Question 3 True / False
Subtracting a state-dependent baseline from the return in REINFORCE introduces bias into the policy gradient estimate.
TTrue
FFalse
Answer: False
This is the central mathematical insight of the baseline technique. A state-dependent baseline b(sₜ) does not bias the gradient because, in expectation over actions, the baseline term cancels out. The expected gradient with the baseline is identical to the expected gradient without it. What changes is the variance — individual gradient estimates become much lower-variance because actions are now scored relative to what was expected in that state, not by their absolute returns. An unbiased, lower-variance estimator is strictly better for learning.
Question 4 True / False
Policy networks are better suited than value-based methods (like Q-learning) for tasks with continuous action spaces.
TTrue
FFalse
Answer: True
Value-based methods like Q-learning require computing or approximating Q(s, a) for all actions, then selecting the action that maximizes this value. In continuous action spaces, that maximization over infinitely many actions is generally intractable. Policy networks sidestep this by directly outputting a probability distribution over actions — for instance, the mean and variance of a Gaussian for continuous control — and can be trained purely through gradient ascent on expected return. This makes policy-based methods the natural choice for robotics, locomotion, and any domain where the action space cannot be discretized without losing important precision.
Question 5 Short Answer
Why does the REINFORCE algorithm suffer from high variance, and how does introducing an advantage function (return minus baseline) address this problem?

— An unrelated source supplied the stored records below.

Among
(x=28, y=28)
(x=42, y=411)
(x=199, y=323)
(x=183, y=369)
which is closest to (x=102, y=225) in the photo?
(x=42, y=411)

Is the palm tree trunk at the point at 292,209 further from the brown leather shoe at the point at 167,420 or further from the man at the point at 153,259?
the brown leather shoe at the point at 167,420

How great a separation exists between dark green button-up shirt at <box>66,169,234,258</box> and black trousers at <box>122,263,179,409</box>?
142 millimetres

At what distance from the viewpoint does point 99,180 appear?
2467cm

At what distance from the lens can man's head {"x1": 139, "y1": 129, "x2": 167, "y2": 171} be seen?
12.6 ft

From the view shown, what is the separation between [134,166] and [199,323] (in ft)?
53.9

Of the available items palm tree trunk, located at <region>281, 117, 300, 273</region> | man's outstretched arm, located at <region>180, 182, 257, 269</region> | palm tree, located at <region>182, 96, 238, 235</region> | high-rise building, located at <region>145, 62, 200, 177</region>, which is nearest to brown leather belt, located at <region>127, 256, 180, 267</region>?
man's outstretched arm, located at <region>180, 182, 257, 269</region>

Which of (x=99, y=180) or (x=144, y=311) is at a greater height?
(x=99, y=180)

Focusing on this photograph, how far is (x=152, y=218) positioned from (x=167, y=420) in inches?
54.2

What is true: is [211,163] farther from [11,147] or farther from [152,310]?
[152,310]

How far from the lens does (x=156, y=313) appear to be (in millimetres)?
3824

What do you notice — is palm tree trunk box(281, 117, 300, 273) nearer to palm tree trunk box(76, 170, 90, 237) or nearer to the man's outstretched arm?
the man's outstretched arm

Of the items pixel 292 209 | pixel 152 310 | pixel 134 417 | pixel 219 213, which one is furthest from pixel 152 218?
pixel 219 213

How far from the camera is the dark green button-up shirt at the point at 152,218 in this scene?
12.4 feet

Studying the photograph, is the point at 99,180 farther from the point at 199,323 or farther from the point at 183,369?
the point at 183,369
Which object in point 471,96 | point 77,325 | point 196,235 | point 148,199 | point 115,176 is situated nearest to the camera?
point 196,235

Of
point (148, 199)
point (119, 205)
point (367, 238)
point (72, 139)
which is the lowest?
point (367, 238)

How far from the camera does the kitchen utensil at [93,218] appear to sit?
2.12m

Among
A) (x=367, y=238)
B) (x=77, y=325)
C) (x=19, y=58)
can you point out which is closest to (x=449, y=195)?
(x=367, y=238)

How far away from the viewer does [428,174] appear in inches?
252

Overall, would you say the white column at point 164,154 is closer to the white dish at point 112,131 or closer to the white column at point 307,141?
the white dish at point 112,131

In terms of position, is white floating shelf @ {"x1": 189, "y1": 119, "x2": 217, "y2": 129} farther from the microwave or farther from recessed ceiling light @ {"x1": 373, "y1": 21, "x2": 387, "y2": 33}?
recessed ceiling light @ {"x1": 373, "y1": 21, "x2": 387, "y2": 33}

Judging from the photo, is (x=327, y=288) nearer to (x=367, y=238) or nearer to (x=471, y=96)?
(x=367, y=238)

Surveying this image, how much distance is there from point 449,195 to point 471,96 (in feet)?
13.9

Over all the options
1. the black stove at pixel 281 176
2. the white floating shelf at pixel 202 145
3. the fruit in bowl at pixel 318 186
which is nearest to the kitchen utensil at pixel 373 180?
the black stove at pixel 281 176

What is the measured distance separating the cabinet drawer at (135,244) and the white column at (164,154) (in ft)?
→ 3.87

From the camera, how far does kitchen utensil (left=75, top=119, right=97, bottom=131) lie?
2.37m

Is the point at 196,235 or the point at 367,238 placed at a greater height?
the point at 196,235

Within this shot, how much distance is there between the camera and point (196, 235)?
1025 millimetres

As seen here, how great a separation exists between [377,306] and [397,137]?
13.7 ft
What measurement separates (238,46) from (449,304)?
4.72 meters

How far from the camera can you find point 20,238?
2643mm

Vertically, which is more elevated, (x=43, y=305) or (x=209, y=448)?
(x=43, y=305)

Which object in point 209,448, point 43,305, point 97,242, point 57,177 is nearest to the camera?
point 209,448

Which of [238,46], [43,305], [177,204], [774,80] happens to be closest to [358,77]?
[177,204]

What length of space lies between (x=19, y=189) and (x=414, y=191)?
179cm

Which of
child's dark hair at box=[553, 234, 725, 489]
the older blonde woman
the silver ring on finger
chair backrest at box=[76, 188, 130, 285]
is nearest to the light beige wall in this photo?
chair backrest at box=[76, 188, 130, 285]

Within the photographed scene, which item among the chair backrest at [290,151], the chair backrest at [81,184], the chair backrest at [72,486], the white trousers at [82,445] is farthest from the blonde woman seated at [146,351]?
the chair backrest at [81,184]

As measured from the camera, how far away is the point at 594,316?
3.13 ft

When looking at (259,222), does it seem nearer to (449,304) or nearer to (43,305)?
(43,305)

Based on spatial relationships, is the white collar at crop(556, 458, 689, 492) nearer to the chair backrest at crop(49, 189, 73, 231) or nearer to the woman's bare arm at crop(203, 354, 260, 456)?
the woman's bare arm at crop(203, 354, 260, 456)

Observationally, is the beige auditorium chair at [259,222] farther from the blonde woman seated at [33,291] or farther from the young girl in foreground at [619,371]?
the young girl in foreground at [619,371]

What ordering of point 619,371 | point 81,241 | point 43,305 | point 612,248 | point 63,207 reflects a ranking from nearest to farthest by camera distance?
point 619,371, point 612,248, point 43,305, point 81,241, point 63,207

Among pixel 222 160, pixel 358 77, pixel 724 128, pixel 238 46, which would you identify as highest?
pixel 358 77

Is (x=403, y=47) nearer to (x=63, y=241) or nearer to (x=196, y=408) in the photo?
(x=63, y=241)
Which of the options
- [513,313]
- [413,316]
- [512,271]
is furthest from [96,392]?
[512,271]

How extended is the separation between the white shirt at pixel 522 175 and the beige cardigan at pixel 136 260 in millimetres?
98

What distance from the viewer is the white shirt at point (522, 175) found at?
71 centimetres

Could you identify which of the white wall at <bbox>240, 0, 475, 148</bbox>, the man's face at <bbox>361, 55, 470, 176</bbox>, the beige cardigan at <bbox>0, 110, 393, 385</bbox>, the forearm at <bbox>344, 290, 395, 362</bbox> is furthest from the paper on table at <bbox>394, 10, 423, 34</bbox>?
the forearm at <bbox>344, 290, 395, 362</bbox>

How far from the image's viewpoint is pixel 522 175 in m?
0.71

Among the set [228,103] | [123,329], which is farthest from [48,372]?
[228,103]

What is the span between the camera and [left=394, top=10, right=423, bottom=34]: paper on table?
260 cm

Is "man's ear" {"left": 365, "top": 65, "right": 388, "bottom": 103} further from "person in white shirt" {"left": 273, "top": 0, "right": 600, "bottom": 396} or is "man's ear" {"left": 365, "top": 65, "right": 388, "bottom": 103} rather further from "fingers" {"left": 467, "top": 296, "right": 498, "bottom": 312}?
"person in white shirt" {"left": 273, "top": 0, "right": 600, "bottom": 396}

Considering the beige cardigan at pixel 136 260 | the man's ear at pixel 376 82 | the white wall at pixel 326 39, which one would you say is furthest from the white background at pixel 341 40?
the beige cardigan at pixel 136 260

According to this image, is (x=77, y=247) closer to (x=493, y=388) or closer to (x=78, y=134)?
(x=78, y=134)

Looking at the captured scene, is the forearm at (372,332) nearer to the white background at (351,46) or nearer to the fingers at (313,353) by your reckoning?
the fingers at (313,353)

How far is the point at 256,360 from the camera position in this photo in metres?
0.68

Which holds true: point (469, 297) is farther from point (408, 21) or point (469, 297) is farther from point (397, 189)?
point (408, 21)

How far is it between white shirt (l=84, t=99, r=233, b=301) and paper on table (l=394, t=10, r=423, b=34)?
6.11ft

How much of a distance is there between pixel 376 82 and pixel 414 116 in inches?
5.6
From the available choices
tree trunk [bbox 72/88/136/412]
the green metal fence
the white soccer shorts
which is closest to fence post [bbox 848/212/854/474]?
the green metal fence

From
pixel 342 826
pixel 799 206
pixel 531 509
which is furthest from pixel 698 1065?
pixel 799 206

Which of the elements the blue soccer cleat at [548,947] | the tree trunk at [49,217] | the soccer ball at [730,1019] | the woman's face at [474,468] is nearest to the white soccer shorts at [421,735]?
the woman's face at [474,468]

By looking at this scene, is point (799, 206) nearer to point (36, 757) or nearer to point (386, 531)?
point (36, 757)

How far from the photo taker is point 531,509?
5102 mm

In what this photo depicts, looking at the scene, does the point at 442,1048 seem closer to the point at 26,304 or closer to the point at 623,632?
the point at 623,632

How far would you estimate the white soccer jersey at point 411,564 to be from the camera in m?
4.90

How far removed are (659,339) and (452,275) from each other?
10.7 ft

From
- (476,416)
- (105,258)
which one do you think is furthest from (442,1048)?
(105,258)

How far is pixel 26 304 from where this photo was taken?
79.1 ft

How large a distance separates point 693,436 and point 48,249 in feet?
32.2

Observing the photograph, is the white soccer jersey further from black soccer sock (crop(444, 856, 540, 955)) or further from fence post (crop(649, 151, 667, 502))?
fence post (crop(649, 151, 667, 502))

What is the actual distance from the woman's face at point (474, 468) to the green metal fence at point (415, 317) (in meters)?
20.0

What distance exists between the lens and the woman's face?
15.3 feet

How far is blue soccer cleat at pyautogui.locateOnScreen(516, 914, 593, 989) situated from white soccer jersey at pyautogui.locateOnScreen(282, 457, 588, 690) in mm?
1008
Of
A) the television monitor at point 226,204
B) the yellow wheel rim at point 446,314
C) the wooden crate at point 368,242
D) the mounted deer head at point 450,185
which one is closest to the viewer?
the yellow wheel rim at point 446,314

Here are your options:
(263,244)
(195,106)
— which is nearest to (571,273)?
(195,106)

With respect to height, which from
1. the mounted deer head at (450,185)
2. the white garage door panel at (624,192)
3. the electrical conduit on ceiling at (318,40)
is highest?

Think about your answer, then reveal below.
Model answer: REINFORCE is high-variance because each gradient update uses the full episode return, which conflates the quality of the specific action taken with all subsequent luck and chance outcomes. A single episode's return is a noisy sample of the true expected return, and this noise directly scales the gradient update. The advantage function (Gₜ − b(sₜ)) addresses this by comparing the actual return to an estimate of what was expected from that state. If b(sₜ) ≈ V(sₜ), then the advantage is near zero on average and varies only with whether the specific action was better or worse than average — a much lower-variance signal that isolates the true contribution of the action.
The key insight is that raw returns measure everything that happened in an episode, while advantages measure only whether this particular action made things better or worse than expected. The latter is what you actually want to learn from, and it can be estimated with far less noise. This is why virtually every practical policy gradient method uses some form of advantage estimation rather than raw returns.